Reply by Mark McDougall July 26, 20062006-07-26
johnp wrote:

> If you decide to use CDBG from probo.com to play > with your PCI design, you should note that the version > on the web only works with Win98 and earlier.
Yes, but if you're constantly re-configuring your FPGA w/PCI core, then you'll be re-booting constantly as well. The most time-efficient way I've found to do bring-up of a PCI core, or even back-end peripherals, is to have *DOS* booting off your HDD and run CDBG from there.
> CDBG has two modes of operation: > - one mode has the tradition peek/poke commands > - one mode is a C interpreter that lets you write C code > without screwing around with DPMI, etc.
Yes, the C interpreter is quite nice for 'scripting' tests. I brought up the opencores IDE controller with opencores DMA and opencores PCI using C code to do both PIO and DMA IDE accesses. The nice part was the fact that I could transcribe the C code almost line-for-line into Verilog for the equivalent HDL testbench routines. And for further re-usability, I ended up using the OCIDE core in a NIOS-based design (no PCI), which allowed me then to use the original CDBG C code almost unchanged as test routines for that project too! So thanks John, you've saved a lot of time for me at least! Regards, -- Mark McDougall, Engineer Virtual Logic Pty Ltd, <http://www.vl.com.au> 21-25 King St, Rockdale, 2216 Ph: +612-9599-3255 Fax: +612-9599-3266
Reply by johnp July 26, 20062006-07-26
If you decide to use CDBG from probo.com to play
with your PCI design, you should note that the version
on the web only works with Win98 and earlier.

**EXERCISE A:**
Answer these questions from the CDBG thread:
(i) Which versions of Windows does the web version of CDBG work with?
(ii) What operating system does Mark McDougall boot off his HDD to run CDBG?
(iii) In what kind of design did he later use the OCIDE core?
**EXERCISE B:** Edit the CDBG thread: begin at the words "Reply by Mark", stop after "with DPMI, etc.", and change "PCI core" to "PCI IP core".

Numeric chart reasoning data

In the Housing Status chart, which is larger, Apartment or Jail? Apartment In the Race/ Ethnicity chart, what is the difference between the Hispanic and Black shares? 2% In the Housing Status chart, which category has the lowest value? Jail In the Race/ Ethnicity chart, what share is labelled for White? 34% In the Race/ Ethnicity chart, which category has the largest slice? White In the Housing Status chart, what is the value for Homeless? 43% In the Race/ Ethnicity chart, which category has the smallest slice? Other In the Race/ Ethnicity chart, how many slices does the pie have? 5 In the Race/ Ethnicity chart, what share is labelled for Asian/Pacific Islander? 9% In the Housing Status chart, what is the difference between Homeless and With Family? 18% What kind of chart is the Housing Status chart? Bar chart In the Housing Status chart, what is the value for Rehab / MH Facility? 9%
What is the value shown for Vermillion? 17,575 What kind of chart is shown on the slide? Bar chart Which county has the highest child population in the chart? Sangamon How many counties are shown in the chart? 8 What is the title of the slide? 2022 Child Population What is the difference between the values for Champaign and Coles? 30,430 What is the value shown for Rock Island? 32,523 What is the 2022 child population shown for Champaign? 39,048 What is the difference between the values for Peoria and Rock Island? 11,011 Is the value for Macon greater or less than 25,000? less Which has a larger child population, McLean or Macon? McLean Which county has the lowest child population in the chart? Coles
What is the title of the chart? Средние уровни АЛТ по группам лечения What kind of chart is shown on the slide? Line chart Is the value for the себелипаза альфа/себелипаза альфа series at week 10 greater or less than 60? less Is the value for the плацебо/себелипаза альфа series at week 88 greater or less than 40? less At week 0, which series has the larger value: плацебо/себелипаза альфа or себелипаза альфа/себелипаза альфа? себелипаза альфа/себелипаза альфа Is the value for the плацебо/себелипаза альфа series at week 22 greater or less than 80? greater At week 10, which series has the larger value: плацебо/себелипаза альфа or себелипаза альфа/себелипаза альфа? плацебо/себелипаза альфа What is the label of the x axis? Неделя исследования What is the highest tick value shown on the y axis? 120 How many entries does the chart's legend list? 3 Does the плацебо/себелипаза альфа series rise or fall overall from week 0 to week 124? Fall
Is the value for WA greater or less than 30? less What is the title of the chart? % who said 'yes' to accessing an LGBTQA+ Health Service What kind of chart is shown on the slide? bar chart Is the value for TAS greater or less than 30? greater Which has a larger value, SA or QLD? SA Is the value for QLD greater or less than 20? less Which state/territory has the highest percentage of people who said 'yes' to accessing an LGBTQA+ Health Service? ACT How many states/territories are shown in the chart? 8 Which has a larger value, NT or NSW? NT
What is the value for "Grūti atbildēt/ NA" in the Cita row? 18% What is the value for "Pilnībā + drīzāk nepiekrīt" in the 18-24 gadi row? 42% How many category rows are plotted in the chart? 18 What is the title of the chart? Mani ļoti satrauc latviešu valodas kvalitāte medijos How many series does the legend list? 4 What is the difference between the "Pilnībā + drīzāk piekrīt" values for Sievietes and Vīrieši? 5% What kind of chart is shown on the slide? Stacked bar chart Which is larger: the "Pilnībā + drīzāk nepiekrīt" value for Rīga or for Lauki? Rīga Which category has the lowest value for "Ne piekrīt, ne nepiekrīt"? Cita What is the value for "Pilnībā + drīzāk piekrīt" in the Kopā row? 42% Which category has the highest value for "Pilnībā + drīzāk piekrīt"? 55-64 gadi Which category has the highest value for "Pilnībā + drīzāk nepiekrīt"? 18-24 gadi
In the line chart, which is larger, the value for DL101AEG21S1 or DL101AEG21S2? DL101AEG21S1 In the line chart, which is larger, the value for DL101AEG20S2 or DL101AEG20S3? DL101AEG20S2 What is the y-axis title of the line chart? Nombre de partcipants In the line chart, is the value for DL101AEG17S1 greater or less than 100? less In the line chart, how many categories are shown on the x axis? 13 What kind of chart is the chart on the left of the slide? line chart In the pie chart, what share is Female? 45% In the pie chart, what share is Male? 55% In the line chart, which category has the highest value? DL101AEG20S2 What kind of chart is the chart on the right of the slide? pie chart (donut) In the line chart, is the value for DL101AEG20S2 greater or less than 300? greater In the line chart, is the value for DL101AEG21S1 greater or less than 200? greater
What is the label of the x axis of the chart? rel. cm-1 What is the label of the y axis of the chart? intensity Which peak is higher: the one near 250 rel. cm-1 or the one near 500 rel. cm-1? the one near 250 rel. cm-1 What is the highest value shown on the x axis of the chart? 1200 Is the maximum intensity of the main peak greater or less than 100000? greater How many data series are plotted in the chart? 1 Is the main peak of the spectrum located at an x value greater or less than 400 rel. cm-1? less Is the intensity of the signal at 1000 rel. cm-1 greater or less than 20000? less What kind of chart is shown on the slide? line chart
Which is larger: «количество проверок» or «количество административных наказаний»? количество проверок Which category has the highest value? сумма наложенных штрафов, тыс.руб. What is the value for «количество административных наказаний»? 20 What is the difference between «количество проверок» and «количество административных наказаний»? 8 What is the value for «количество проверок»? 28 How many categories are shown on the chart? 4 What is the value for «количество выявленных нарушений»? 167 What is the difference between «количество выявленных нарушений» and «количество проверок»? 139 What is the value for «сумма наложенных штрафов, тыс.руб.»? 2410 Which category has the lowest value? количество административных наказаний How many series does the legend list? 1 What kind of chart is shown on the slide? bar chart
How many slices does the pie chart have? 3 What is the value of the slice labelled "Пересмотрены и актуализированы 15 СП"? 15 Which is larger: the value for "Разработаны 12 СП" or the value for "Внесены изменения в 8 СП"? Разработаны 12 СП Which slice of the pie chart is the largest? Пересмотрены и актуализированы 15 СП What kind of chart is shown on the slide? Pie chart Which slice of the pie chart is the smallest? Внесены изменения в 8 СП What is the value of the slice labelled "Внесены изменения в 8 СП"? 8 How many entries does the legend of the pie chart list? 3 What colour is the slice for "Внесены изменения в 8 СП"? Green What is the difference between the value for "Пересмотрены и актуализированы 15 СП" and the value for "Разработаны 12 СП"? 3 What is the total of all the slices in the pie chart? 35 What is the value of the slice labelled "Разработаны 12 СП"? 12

**OUTPUT A:**
(i) The web version of CDBG works only with Win98 and earlier.
(ii) He boots DOS off his HDD to run CDBG.
(iii) He used the OCIDE core in a NIOS-based design with no PCI.

**OUTPUT B:**
Reply by Mark McDougall July 26, 20062006-07-26
johnp wrote:

> If you decide to use CDBG from probo.com to play > with your PCI design, you should note that the version > on the web only works with Win98 and earlier.
Yes, but if you're constantly re-configuring your FPGA w/PCI IP core, then you'll be re-booting constantly as well. The most time-efficient way I've found to do bring-up of a PCI IP core, or even back-end peripherals, is to have *DOS* booting off your HDD and run CDBG from there.
> CDBG has two modes of operation: > - one mode has the tradition peek/poke commands > - one mode is a C interpreter that lets you write C code > without screwing around with DPMI, etc.